Tuesday, November 27, 2007

To be the best I can be




Pictured above: Alice, Amy & Leanne

This past weekend I had the opportunity to go out with a few friends. One couple consisted of my best friend Alice and her husband Chris that live in New Orleans. The other couple was Leanne and Chad. Leanne and I used to be best friends from junior high school until it fell apart our first year of college. It was really good to see her and her man, he seems to take really good care of her and I’m thankful for that. Alice & I have been friends since high school and got closer and closer in college and beyond.

On Sunday I found myself flooded with a million different feelings about the situation. I am one that never likes to lose friends. I know that some people come and go in our life - but i have always thought that when you are that close with someone that the friendship never really dies. I am sure that comes with being an adult but I also think it comes from me geninuinly caring about someone. There are girls I have gone to school with since kindergarten and they have turned more in to acquaintences. Sometimes that bums me out but it doesn’t pull at my heart strings like the loss of a friendship/friend that I spent a lot of quality time with does - someone that I "grew up with."

I have had a few friendships that have come full circle, that I lost touch with and I now spend time with, its not as close as I would probably like for it to be - but I am sure I am just as much to blame in those instances.

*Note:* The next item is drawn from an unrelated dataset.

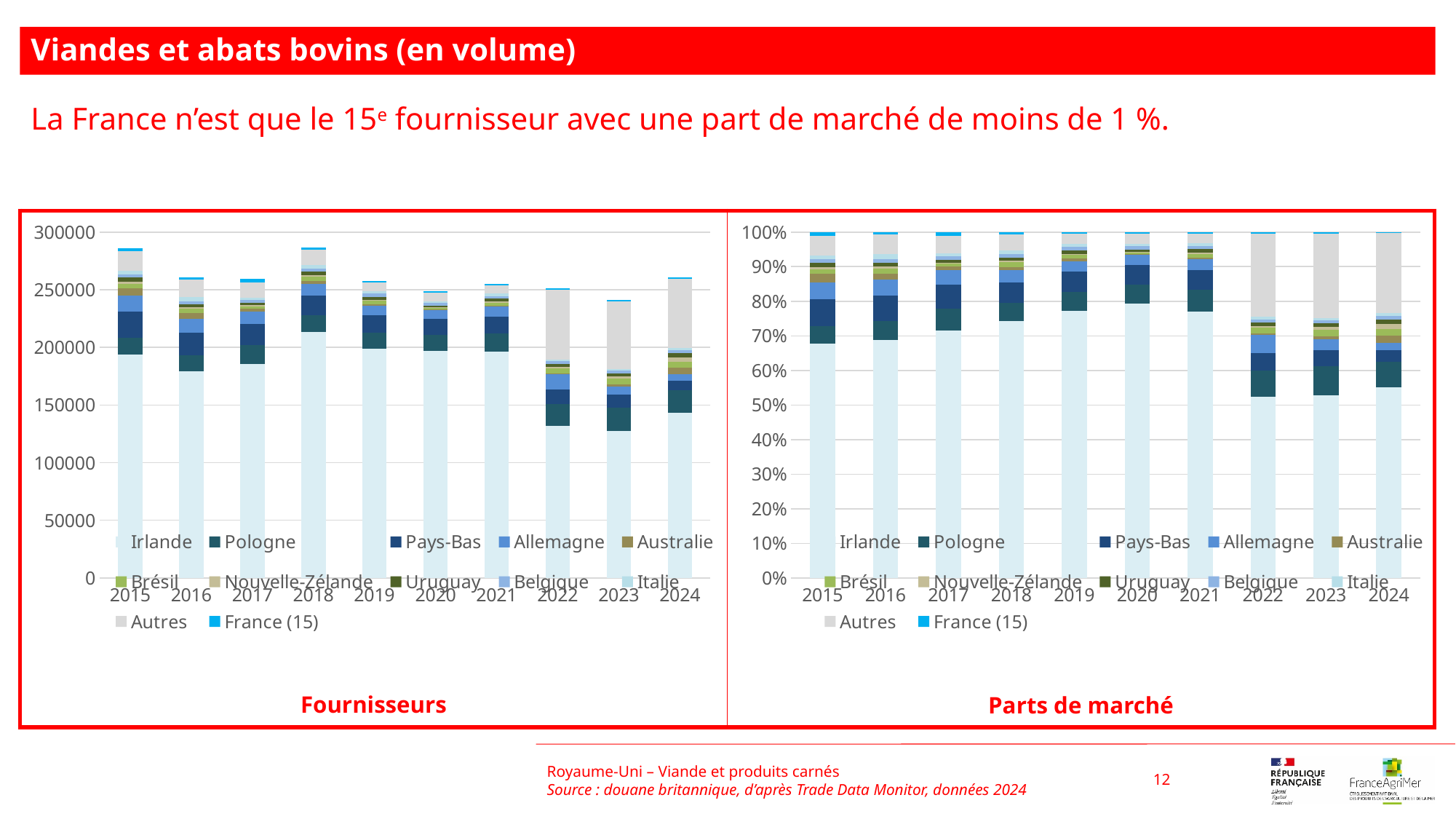
How many series does the legend of the 'Fournisseurs' chart list? 12 What is the title shown under the right-hand chart? Parts de marché In the 'Fournisseurs' chart, is the total height of the 2018 bar greater or less than 250000? greater In the 'Fournisseurs' chart, is the Irlande value for 2023 greater or less than 150000? less How many years are shown on the x axis of the 'Parts de marché' chart? 10 What kind of chart is the 'Fournisseurs' chart on the left? Stacked bar chart In the 'Parts de marché' chart, is the Irlande share in 2020 greater or less than 70%? greater In the 'Parts de marché' chart, does the Irlande share rise or fall from 2021 to 2022? fall In the 'Parts de marché' chart, which year has the larger Irlande share, 2020 or 2023? 2020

There were a lot of questions that flooded my head after all of my emotions of hurt and frustration mixed with excitement and true joy for this "new friendship" - for me that is what this is going to have to become in a sense - a new friendship. There is A LOT of history there but our lives are completely different, in a way, both of us have experience different turns in our lives, but I know the roots of our personalities are the same. I really just want to know what happened. Was it me? Am I the one at fault here? For some reason I can not find the courage to ask those questions yet - it still hurts. (Which is frustrating in its self, because I sometimes think I am stronger than that- HA! who am I kidding?)

I can remember when the day I was told I had cancer and how bad I just wanted a close girl friend there beside me - to hug me, cry with me, and laugh with me. I may not have talked about that much or I may have put on my strong face - but man, was I dying inside! Thinking... "Really? Cancer? I’m only 24! I have so much more ahead of me!" ... to name a few.
I do know now though that if anyone I consider a close girlfriend goes through anything life-threatening I will do everything in my power to be there and to be the comforter and friend that I needed.


This weekend taught me a lot, but most of all it reiterated what I have always tried to be... I want to be the best friend I can possible be... I want to be the best person I can possibly be... I want to be the best wife I can possibly be... I want to be the best mother, sister, aunt or cousin I can possibly be.


Pictured Left: Stephen, Amy, Chad, Leanne, Alice & Chris
Leanne - if you read this - I always wanted what was best for you - ALWAYS! Meeting Chad has put a great sense of peace in my heart and it seems that right now, you do have what is best for you! I am so happy for you!